To do:
Copy out every line of the data exactly; do not include the images.

Task material:
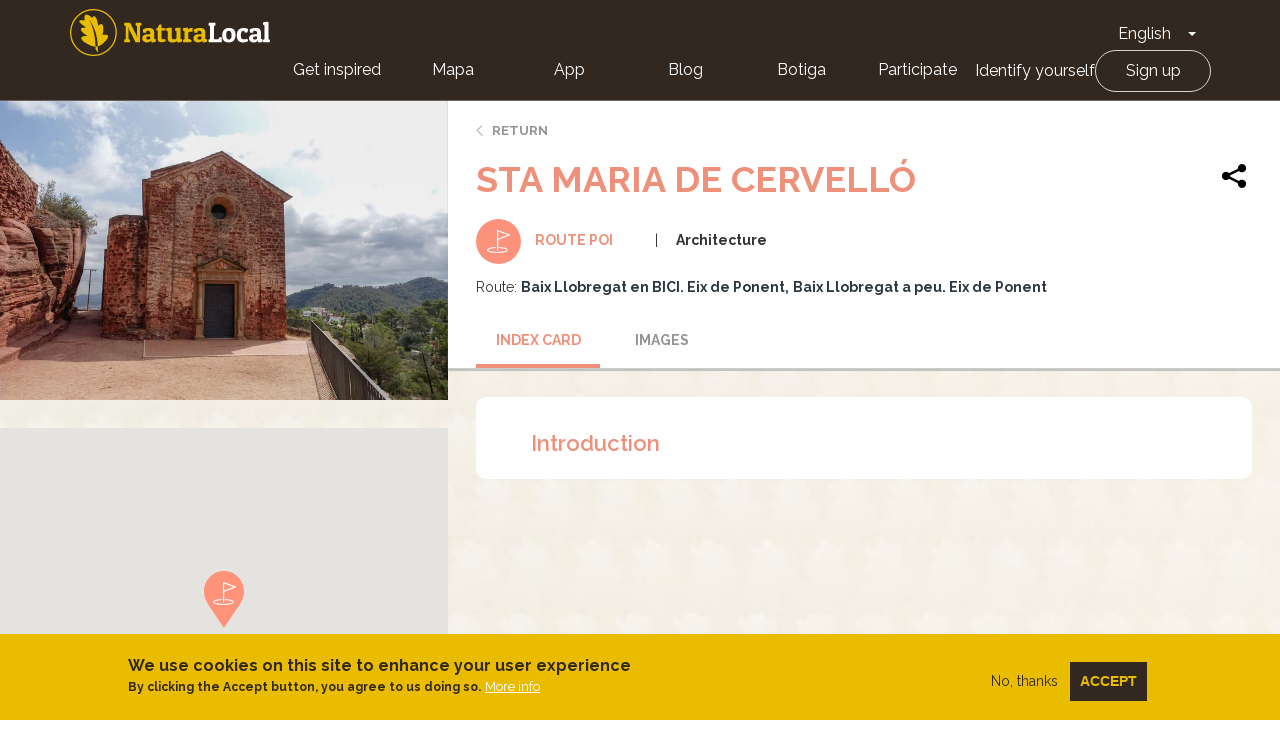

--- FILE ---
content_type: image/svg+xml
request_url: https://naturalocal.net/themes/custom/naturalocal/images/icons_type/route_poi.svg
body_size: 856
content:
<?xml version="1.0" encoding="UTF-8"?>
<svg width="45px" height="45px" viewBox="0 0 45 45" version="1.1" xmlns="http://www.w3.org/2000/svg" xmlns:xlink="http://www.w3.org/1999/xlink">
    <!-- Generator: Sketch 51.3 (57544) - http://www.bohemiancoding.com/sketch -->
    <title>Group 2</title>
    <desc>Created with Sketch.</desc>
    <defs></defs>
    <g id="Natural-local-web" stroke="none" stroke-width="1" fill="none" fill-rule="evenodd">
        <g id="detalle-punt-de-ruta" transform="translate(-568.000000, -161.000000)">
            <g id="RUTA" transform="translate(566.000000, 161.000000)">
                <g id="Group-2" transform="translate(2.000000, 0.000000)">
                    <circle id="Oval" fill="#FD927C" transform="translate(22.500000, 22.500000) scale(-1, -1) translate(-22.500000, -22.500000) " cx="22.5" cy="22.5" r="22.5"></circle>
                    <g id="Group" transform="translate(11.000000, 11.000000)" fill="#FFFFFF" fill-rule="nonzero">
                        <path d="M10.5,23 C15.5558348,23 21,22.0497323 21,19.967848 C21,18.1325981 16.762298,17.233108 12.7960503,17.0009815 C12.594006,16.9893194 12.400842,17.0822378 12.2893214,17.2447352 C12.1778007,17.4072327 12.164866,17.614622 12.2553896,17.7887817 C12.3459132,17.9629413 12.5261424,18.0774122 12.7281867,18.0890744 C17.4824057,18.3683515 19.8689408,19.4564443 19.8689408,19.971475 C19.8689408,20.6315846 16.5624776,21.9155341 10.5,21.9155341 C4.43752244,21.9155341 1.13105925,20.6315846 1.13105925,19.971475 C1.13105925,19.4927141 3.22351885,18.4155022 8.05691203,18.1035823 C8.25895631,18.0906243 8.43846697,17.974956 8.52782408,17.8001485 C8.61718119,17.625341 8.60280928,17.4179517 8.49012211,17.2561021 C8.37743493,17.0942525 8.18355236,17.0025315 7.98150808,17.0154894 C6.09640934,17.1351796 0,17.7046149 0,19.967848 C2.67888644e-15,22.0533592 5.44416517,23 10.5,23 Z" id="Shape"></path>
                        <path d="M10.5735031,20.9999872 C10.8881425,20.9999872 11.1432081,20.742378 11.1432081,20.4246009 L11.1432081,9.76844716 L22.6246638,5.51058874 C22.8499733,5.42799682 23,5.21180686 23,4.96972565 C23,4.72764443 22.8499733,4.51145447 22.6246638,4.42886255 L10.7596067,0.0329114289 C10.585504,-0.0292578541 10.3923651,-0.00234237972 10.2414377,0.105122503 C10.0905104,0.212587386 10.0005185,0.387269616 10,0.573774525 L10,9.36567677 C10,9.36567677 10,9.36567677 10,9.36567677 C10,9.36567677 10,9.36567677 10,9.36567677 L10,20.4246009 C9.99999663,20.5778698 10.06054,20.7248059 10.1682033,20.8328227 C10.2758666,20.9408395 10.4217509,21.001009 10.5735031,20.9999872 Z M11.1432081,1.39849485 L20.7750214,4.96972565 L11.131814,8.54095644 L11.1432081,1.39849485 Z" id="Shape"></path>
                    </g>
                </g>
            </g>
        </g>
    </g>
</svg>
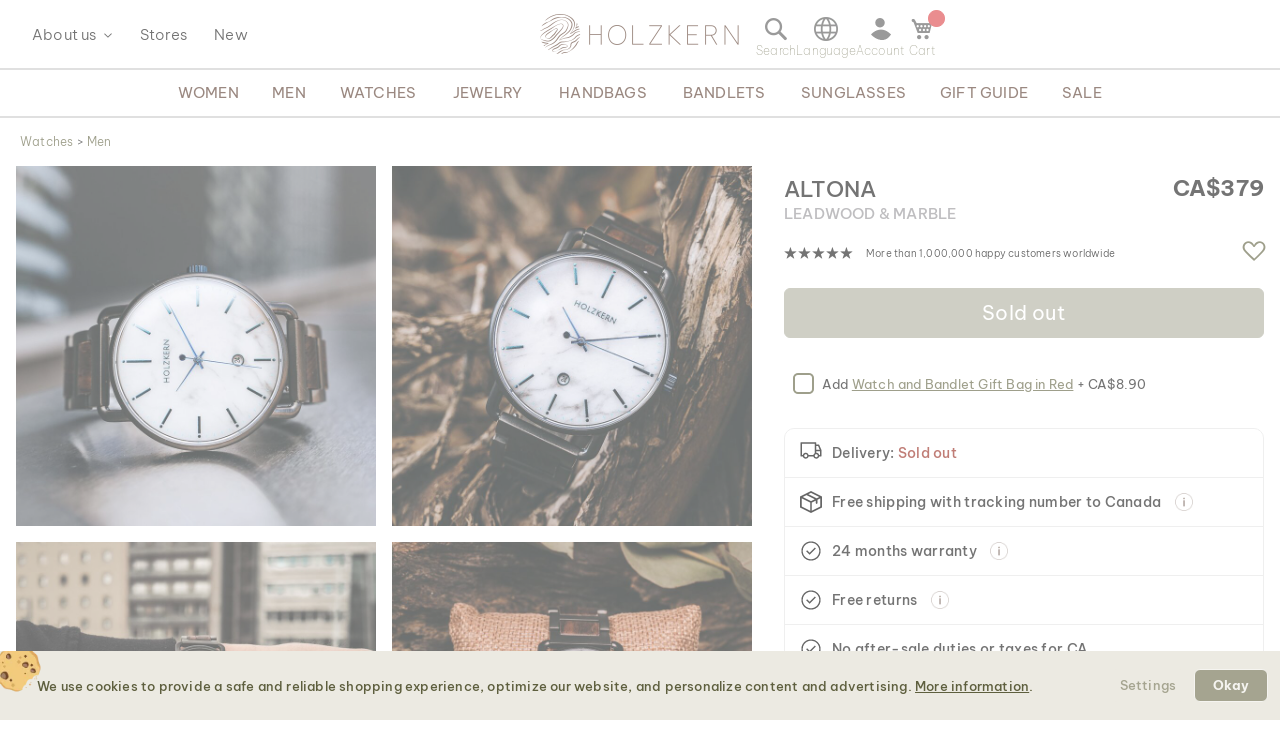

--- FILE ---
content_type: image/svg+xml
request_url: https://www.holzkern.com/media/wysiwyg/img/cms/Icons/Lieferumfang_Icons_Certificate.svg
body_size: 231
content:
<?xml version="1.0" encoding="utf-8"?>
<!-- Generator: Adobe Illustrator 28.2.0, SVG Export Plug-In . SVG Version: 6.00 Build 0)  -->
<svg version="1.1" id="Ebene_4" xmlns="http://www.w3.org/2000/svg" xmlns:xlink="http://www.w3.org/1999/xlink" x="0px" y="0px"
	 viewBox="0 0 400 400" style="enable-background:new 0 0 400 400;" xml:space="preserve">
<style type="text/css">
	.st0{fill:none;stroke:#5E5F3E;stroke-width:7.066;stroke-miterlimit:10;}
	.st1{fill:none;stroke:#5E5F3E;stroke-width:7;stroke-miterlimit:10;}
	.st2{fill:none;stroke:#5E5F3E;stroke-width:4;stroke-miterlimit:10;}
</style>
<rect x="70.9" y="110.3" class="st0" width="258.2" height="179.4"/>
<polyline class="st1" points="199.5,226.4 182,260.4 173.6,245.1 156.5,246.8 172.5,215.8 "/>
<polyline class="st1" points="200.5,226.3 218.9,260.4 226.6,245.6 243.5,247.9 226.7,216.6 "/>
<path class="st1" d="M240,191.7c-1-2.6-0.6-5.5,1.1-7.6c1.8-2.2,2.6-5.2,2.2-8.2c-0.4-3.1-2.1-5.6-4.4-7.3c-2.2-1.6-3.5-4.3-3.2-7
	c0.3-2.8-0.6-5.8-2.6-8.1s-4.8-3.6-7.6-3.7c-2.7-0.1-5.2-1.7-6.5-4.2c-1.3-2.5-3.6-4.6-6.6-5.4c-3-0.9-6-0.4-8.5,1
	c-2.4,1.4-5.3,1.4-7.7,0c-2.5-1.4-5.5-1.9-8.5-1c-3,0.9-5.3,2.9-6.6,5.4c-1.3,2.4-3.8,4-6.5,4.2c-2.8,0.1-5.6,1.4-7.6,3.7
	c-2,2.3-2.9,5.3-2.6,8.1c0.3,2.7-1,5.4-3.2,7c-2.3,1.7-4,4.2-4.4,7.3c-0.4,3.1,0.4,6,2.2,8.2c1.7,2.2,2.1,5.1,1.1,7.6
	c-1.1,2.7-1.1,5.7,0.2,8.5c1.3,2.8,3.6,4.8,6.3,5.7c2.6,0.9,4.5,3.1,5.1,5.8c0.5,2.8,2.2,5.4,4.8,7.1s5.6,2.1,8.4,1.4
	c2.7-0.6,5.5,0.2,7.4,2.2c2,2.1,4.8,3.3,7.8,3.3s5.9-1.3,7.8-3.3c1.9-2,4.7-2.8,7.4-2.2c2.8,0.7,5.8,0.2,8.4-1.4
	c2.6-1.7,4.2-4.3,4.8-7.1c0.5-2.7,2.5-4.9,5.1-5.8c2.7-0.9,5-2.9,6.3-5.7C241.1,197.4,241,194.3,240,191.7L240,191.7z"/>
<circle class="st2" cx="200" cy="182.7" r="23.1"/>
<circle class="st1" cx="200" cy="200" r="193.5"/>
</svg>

The completed task:
--- FILE ---
content_type: image/svg+xml
request_url: https://naturalocal.net/themes/custom/naturalocal/images/icons_type/route_poi.svg
body_size: 856
content:
<?xml version="1.0" encoding="UTF-8"?>
<svg width="45px" height="45px" viewBox="0 0 45 45" version="1.1" xmlns="http://www.w3.org/2000/svg" xmlns:xlink="http://www.w3.org/1999/xlink">
    <!-- Generator: Sketch 51.3 (57544) - http://www.bohemiancoding.com/sketch -->
    <title>Group 2</title>
    <desc>Created with Sketch.</desc>
    <defs></defs>
    <g id="Natural-local-web" stroke="none" stroke-width="1" fill="none" fill-rule="evenodd">
        <g id="detalle-punt-de-ruta" transform="translate(-568.000000, -161.000000)">
            <g id="RUTA" transform="translate(566.000000, 161.000000)">
                <g id="Group-2" transform="translate(2.000000, 0.000000)">
                    <circle id="Oval" fill="#FD927C" transform="translate(22.500000, 22.500000) scale(-1, -1) translate(-22.500000, -22.500000) " cx="22.5" cy="22.5" r="22.5"></circle>
                    <g id="Group" transform="translate(11.000000, 11.000000)" fill="#FFFFFF" fill-rule="nonzero">
                        <path d="M10.5,23 C15.5558348,23 21,22.0497323 21,19.967848 C21,18.1325981 16.762298,17.233108 12.7960503,17.0009815 C12.594006,16.9893194 12.400842,17.0822378 12.2893214,17.2447352 C12.1778007,17.4072327 12.164866,17.614622 12.2553896,17.7887817 C12.3459132,17.9629413 12.5261424,18.0774122 12.7281867,18.0890744 C17.4824057,18.3683515 19.8689408,19.4564443 19.8689408,19.971475 C19.8689408,20.6315846 16.5624776,21.9155341 10.5,21.9155341 C4.43752244,21.9155341 1.13105925,20.6315846 1.13105925,19.971475 C1.13105925,19.4927141 3.22351885,18.4155022 8.05691203,18.1035823 C8.25895631,18.0906243 8.43846697,17.974956 8.52782408,17.8001485 C8.61718119,17.625341 8.60280928,17.4179517 8.49012211,17.2561021 C8.37743493,17.0942525 8.18355236,17.0025315 7.98150808,17.0154894 C6.09640934,17.1351796 0,17.7046149 0,19.967848 C2.67888644e-15,22.0533592 5.44416517,23 10.5,23 Z" id="Shape"></path>
                        <path d="M10.5735031,20.9999872 C10.8881425,20.9999872 11.1432081,20.742378 11.1432081,20.4246009 L11.1432081,9.76844716 L22.6246638,5.51058874 C22.8499733,5.42799682 23,5.21180686 23,4.96972565 C23,4.72764443 22.8499733,4.51145447 22.6246638,4.42886255 L10.7596067,0.0329114289 C10.585504,-0.0292578541 10.3923651,-0.00234237972 10.2414377,0.105122503 C10.0905104,0.212587386 10.0005185,0.387269616 10,0.573774525 L10,9.36567677 C10,9.36567677 10,9.36567677 10,9.36567677 C10,9.36567677 10,9.36567677 10,9.36567677 L10,20.4246009 C9.99999663,20.5778698 10.06054,20.7248059 10.1682033,20.8328227 C10.2758666,20.9408395 10.4217509,21.001009 10.5735031,20.9999872 Z M11.1432081,1.39849485 L20.7750214,4.96972565 L11.131814,8.54095644 L11.1432081,1.39849485 Z" id="Shape"></path>
                    </g>
                </g>
            </g>
        </g>
    </g>
</svg>

--- FILE ---
content_type: image/svg+xml
request_url: https://www.holzkern.com/media/wysiwyg/img/cms/Icons/Lieferumfang_Icons_Certificate.svg
body_size: 231
content:
<?xml version="1.0" encoding="utf-8"?>
<!-- Generator: Adobe Illustrator 28.2.0, SVG Export Plug-In . SVG Version: 6.00 Build 0)  -->
<svg version="1.1" id="Ebene_4" xmlns="http://www.w3.org/2000/svg" xmlns:xlink="http://www.w3.org/1999/xlink" x="0px" y="0px"
	 viewBox="0 0 400 400" style="enable-background:new 0 0 400 400;" xml:space="preserve">
<style type="text/css">
	.st0{fill:none;stroke:#5E5F3E;stroke-width:7.066;stroke-miterlimit:10;}
	.st1{fill:none;stroke:#5E5F3E;stroke-width:7;stroke-miterlimit:10;}
	.st2{fill:none;stroke:#5E5F3E;stroke-width:4;stroke-miterlimit:10;}
</style>
<rect x="70.9" y="110.3" class="st0" width="258.2" height="179.4"/>
<polyline class="st1" points="199.5,226.4 182,260.4 173.6,245.1 156.5,246.8 172.5,215.8 "/>
<polyline class="st1" points="200.5,226.3 218.9,260.4 226.6,245.6 243.5,247.9 226.7,216.6 "/>
<path class="st1" d="M240,191.7c-1-2.6-0.6-5.5,1.1-7.6c1.8-2.2,2.6-5.2,2.2-8.2c-0.4-3.1-2.1-5.6-4.4-7.3c-2.2-1.6-3.5-4.3-3.2-7
	c0.3-2.8-0.6-5.8-2.6-8.1s-4.8-3.6-7.6-3.7c-2.7-0.1-5.2-1.7-6.5-4.2c-1.3-2.5-3.6-4.6-6.6-5.4c-3-0.9-6-0.4-8.5,1
	c-2.4,1.4-5.3,1.4-7.7,0c-2.5-1.4-5.5-1.9-8.5-1c-3,0.9-5.3,2.9-6.6,5.4c-1.3,2.4-3.8,4-6.5,4.2c-2.8,0.1-5.6,1.4-7.6,3.7
	c-2,2.3-2.9,5.3-2.6,8.1c0.3,2.7-1,5.4-3.2,7c-2.3,1.7-4,4.2-4.4,7.3c-0.4,3.1,0.4,6,2.2,8.2c1.7,2.2,2.1,5.1,1.1,7.6
	c-1.1,2.7-1.1,5.7,0.2,8.5c1.3,2.8,3.6,4.8,6.3,5.7c2.6,0.9,4.5,3.1,5.1,5.8c0.5,2.8,2.2,5.4,4.8,7.1s5.6,2.1,8.4,1.4
	c2.7-0.6,5.5,0.2,7.4,2.2c2,2.1,4.8,3.3,7.8,3.3s5.9-1.3,7.8-3.3c1.9-2,4.7-2.8,7.4-2.2c2.8,0.7,5.8,0.2,8.4-1.4
	c2.6-1.7,4.2-4.3,4.8-7.1c0.5-2.7,2.5-4.9,5.1-5.8c2.7-0.9,5-2.9,6.3-5.7C241.1,197.4,241,194.3,240,191.7L240,191.7z"/>
<circle class="st2" cx="200" cy="182.7" r="23.1"/>
<circle class="st1" cx="200" cy="200" r="193.5"/>
</svg>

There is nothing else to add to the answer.